• WORK INSTRUCTION: Translate this sentence from the award announcement into Spanish: "The National Minority Supplier Development Council, Inc.®, (NMSDC®) presented Toyota Motor Engineering & Manufacturing North America, Inc. (TEMA) with the prestigious “Corporation of the Year” award at a black-tie awards banquet to cap its four-day conference and business opportunity fair in Atlanta, Georgia."

• PASSAGE:
=== Section Start ===

National News

Corporation of the Year

Reggie Hales - Monday, December 05, 2011

 Top Supplier Diversity Professional, Affiliate Council and Minority Businesses Also Honored

ATLANTA, GEORGIA – (Inquiring News Staff Report - November 4, 2011) - The National Minority Supplier Development Council, Inc.®, (NMSDC®) presented Toyota Motor Engineering & Manufacturing North America, Inc. (TEMA) with the prestigious “Corporation of the Year” award at a black-tie awards banquet to cap its four-day conference and business opportunity fair in Atlanta, Georgia.

 

NMSDC President Joset Wright (center) presents the Corporation of the Year award to Shigeki Terashi, president and chief operating officer of Toyota Motor Engineering & Manufacturing North America, Inc. Photo: NMSDC President Joset Wright (center) presents the Corporation of the Year award to Shigeki Terashi, president and chief operating officer of Toyota Motor Engineering & Manufacturing North America, Inc.

=== Section End ===

• RECORD SET:

=== Section Start ===

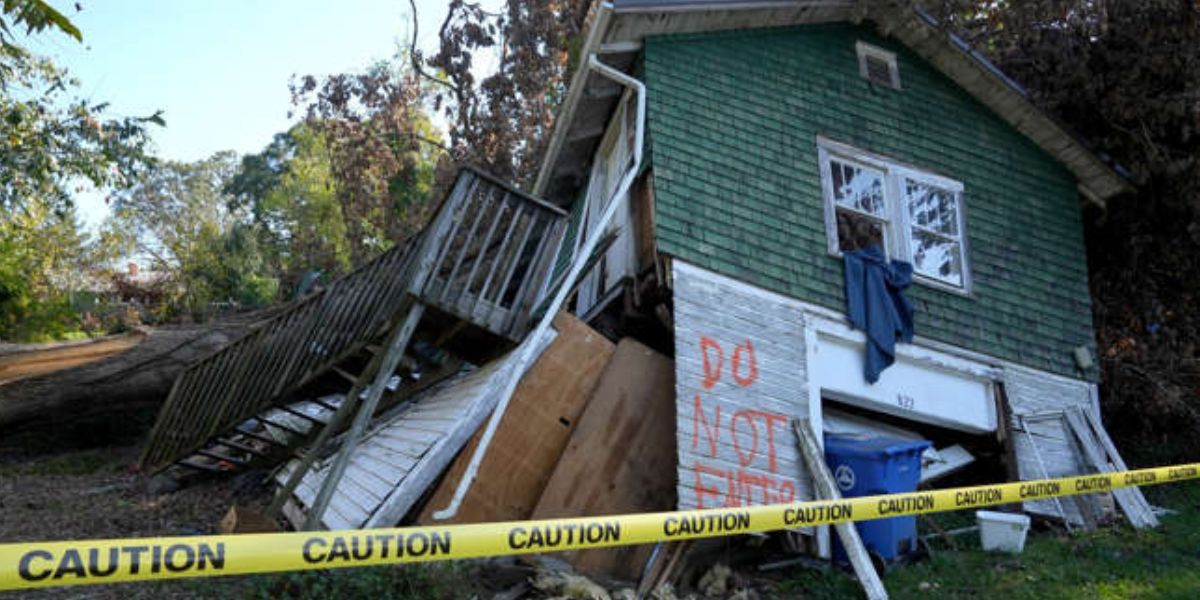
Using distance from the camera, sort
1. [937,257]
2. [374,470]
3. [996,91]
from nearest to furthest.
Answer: [374,470], [937,257], [996,91]

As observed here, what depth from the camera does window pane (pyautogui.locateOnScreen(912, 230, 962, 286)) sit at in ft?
30.5

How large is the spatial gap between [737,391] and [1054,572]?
2.85m

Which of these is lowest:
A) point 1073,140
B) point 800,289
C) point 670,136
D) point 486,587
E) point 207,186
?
point 486,587

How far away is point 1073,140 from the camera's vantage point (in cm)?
1027

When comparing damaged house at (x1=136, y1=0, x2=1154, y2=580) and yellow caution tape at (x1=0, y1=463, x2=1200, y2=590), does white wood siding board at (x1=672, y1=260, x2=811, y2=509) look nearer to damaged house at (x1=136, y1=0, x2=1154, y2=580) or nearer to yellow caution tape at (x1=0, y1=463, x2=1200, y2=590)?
damaged house at (x1=136, y1=0, x2=1154, y2=580)

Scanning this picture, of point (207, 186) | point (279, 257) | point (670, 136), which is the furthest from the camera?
point (207, 186)

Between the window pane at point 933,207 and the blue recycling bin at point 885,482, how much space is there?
10.3ft

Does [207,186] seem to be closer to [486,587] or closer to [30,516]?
[30,516]

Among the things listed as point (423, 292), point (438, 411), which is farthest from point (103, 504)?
point (423, 292)

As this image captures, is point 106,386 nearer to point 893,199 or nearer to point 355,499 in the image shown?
point 355,499

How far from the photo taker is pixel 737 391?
24.9ft

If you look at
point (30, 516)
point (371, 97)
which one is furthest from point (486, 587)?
point (371, 97)

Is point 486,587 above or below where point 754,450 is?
below

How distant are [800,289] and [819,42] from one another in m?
3.12
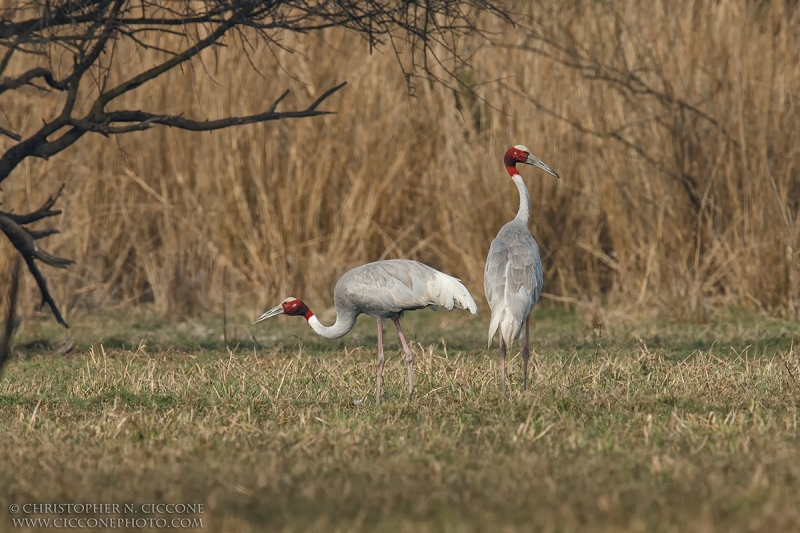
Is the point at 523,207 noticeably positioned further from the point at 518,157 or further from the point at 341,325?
the point at 341,325

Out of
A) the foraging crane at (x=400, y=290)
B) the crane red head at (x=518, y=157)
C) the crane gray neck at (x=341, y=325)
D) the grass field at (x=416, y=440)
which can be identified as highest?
the crane red head at (x=518, y=157)

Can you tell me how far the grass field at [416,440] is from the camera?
3775 mm

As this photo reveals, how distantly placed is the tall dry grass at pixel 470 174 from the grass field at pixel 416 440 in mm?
2267

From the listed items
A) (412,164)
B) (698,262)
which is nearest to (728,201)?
(698,262)

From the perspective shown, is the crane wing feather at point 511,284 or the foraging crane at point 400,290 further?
the foraging crane at point 400,290

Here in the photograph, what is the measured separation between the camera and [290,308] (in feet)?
23.9

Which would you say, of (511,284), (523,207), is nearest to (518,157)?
(523,207)

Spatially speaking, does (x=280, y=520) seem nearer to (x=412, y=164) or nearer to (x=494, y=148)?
(x=494, y=148)

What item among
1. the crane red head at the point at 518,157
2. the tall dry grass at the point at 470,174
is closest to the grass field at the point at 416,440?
the crane red head at the point at 518,157

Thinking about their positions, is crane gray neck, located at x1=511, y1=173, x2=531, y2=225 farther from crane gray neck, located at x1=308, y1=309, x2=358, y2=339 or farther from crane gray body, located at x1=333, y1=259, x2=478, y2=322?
crane gray neck, located at x1=308, y1=309, x2=358, y2=339

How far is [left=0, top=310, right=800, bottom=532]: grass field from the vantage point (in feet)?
12.4

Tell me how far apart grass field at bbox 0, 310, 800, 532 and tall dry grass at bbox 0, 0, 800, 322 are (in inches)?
89.3

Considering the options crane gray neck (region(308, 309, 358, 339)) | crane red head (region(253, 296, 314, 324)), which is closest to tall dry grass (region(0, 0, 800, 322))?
crane red head (region(253, 296, 314, 324))

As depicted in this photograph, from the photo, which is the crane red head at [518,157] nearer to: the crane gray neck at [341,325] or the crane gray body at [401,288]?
the crane gray body at [401,288]
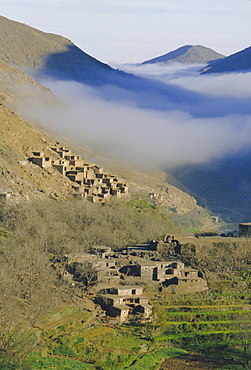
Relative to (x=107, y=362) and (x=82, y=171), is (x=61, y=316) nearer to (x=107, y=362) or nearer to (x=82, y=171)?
(x=107, y=362)

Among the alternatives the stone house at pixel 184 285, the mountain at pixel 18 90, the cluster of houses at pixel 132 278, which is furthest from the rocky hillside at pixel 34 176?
the stone house at pixel 184 285

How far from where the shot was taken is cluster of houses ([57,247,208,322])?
47188mm

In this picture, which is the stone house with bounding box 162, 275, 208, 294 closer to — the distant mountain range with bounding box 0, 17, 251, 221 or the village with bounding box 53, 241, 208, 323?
the village with bounding box 53, 241, 208, 323

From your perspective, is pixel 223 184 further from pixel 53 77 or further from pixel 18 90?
pixel 53 77

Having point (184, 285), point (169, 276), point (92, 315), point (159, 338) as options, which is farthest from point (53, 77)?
point (159, 338)

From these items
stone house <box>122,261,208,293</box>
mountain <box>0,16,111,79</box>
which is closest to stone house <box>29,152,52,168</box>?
stone house <box>122,261,208,293</box>

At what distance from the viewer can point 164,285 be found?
2058 inches

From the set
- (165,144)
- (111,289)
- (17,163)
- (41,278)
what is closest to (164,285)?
(111,289)

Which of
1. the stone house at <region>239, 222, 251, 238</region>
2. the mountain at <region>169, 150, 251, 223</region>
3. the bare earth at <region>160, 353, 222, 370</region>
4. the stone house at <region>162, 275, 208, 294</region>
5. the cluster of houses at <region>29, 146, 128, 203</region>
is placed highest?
the mountain at <region>169, 150, 251, 223</region>

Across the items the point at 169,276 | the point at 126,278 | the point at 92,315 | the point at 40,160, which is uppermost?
the point at 40,160

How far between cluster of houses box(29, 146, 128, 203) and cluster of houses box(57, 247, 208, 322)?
22.7 meters

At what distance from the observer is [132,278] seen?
51.3 metres

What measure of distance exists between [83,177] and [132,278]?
108 ft

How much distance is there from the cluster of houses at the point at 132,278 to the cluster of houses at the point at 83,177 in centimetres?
2274
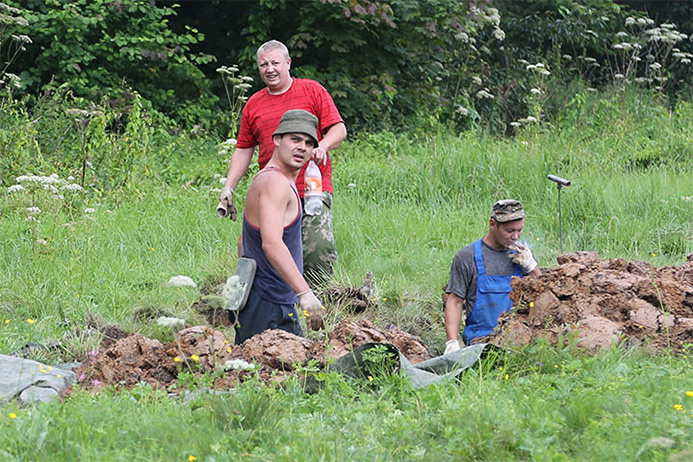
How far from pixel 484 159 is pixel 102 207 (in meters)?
4.15

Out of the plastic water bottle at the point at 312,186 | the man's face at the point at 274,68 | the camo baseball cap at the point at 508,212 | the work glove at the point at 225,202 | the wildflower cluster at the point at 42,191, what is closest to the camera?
the camo baseball cap at the point at 508,212

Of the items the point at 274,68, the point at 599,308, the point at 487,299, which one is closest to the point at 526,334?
the point at 599,308

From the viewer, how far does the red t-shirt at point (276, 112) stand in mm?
6262

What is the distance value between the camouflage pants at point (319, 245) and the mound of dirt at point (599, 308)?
63.3 inches

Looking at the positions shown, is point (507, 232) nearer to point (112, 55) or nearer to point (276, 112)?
point (276, 112)

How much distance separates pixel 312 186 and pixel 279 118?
539mm

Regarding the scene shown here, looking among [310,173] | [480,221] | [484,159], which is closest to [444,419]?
[310,173]

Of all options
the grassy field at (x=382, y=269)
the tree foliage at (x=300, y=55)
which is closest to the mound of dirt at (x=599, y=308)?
the grassy field at (x=382, y=269)

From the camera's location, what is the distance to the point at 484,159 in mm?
9773

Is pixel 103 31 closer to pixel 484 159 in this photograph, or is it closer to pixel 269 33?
pixel 269 33

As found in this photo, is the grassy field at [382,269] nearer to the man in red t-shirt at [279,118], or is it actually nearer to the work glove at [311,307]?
the work glove at [311,307]

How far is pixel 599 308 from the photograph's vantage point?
17.3 ft

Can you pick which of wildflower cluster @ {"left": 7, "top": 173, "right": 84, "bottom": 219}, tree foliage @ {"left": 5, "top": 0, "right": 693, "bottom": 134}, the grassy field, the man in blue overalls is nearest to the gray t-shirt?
the man in blue overalls

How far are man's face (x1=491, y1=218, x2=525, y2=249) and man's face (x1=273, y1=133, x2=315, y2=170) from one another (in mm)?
1458
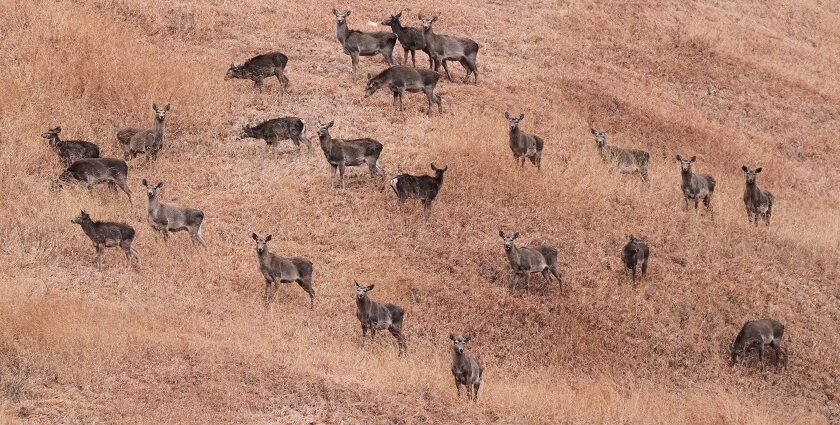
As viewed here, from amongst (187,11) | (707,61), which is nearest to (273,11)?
(187,11)

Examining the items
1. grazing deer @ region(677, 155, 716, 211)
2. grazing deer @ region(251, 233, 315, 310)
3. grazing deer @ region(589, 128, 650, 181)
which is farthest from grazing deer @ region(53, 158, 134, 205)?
grazing deer @ region(677, 155, 716, 211)

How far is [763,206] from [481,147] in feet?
23.4

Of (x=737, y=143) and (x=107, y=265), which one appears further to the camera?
(x=737, y=143)

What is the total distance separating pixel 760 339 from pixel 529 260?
4.75 meters

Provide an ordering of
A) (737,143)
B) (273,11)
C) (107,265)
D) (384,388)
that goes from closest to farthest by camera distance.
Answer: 1. (384,388)
2. (107,265)
3. (737,143)
4. (273,11)

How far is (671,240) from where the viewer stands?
26594 mm

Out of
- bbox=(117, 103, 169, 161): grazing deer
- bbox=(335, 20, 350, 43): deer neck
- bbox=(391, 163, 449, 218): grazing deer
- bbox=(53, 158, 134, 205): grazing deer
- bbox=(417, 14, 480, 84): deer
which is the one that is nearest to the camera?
bbox=(391, 163, 449, 218): grazing deer

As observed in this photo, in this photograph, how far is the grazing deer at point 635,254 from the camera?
2436 cm

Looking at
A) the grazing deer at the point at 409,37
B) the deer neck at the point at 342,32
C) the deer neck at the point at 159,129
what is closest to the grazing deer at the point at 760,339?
the deer neck at the point at 159,129

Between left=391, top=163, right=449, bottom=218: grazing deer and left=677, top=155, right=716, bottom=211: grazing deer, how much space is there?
6514mm

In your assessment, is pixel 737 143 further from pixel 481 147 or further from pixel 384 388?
pixel 384 388

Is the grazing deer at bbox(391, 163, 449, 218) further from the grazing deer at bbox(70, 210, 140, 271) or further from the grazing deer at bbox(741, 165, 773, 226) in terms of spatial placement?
the grazing deer at bbox(741, 165, 773, 226)

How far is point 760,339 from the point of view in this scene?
22609 mm

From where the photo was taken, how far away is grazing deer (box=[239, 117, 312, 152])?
93.1ft
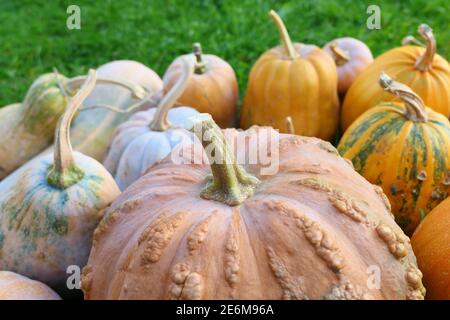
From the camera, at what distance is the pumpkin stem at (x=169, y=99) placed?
215 centimetres

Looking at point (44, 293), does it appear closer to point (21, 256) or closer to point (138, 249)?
point (21, 256)

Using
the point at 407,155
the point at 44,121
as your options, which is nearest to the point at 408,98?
the point at 407,155

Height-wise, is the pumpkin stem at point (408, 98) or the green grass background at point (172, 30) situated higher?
the pumpkin stem at point (408, 98)

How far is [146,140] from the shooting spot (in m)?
2.24

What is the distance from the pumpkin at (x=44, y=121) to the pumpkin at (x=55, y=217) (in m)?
0.75

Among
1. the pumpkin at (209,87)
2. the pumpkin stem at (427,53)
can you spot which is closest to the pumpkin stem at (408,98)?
the pumpkin stem at (427,53)

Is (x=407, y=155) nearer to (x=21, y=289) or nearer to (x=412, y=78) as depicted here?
(x=412, y=78)

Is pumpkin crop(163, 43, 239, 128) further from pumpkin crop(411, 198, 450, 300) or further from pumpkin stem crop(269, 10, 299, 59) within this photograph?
pumpkin crop(411, 198, 450, 300)

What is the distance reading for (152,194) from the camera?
155cm

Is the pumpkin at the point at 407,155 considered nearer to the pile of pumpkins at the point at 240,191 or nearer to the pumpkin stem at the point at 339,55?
the pile of pumpkins at the point at 240,191

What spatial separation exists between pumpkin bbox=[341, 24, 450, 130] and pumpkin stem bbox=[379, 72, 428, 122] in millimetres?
375

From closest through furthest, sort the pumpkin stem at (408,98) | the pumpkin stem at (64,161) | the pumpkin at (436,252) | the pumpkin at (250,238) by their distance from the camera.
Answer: the pumpkin at (250,238) → the pumpkin at (436,252) → the pumpkin stem at (64,161) → the pumpkin stem at (408,98)

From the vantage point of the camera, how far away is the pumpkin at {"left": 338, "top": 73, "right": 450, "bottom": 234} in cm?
200

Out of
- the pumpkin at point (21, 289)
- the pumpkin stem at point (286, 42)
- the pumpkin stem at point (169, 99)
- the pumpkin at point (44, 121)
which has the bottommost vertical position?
the pumpkin at point (21, 289)
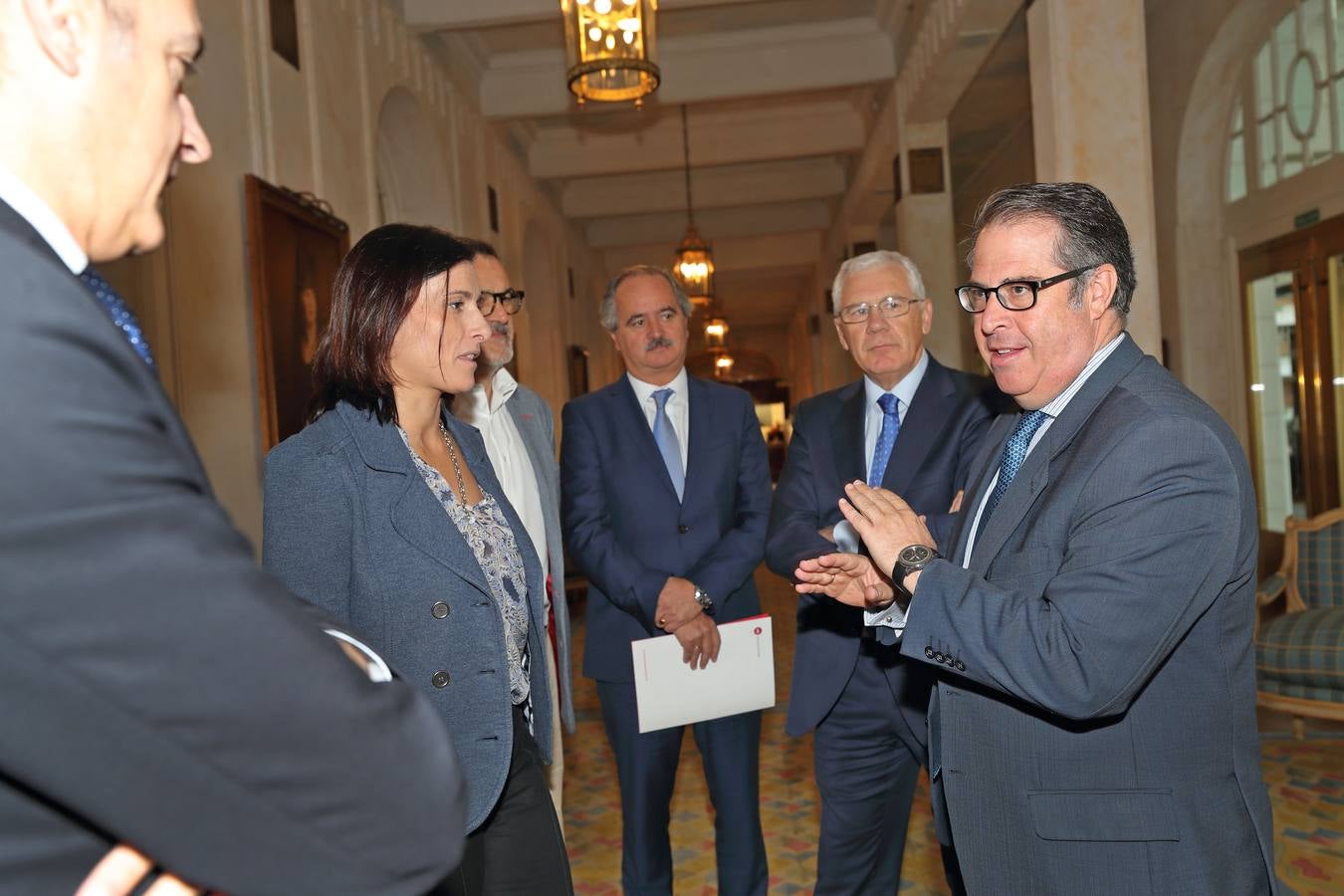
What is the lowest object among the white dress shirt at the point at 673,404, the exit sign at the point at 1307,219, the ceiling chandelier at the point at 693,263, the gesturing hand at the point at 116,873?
the gesturing hand at the point at 116,873

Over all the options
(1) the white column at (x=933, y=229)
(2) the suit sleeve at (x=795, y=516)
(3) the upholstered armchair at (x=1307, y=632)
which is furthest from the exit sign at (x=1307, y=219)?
(2) the suit sleeve at (x=795, y=516)

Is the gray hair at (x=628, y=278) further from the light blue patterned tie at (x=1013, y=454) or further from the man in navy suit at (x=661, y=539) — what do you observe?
the light blue patterned tie at (x=1013, y=454)

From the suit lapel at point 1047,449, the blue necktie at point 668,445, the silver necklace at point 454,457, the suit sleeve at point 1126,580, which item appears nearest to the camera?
the suit sleeve at point 1126,580

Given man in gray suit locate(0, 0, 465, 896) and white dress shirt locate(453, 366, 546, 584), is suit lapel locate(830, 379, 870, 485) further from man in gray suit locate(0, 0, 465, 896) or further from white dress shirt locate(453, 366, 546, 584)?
man in gray suit locate(0, 0, 465, 896)

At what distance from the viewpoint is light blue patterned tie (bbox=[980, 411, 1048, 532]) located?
2049 millimetres

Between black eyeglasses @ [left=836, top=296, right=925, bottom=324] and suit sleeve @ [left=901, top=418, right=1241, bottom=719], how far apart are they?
4.96 ft

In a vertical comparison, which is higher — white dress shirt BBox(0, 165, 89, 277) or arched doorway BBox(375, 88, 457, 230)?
arched doorway BBox(375, 88, 457, 230)

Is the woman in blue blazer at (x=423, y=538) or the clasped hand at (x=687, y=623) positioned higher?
the woman in blue blazer at (x=423, y=538)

=== Section End ===

• WRITTEN SOLUTION: El National Minority Supplier Development Council, Inc.®, (NMSDC®) entregó a Toyota Motor Engineering & Manufacturing North America, Inc. (TEMA) el prestigioso premio “Corporation of the Year” en un banquete de premiación de etiqueta con el que culminó su conferencia y feria de oportunidades de negocio de cuatro días en Atlanta, Georgia.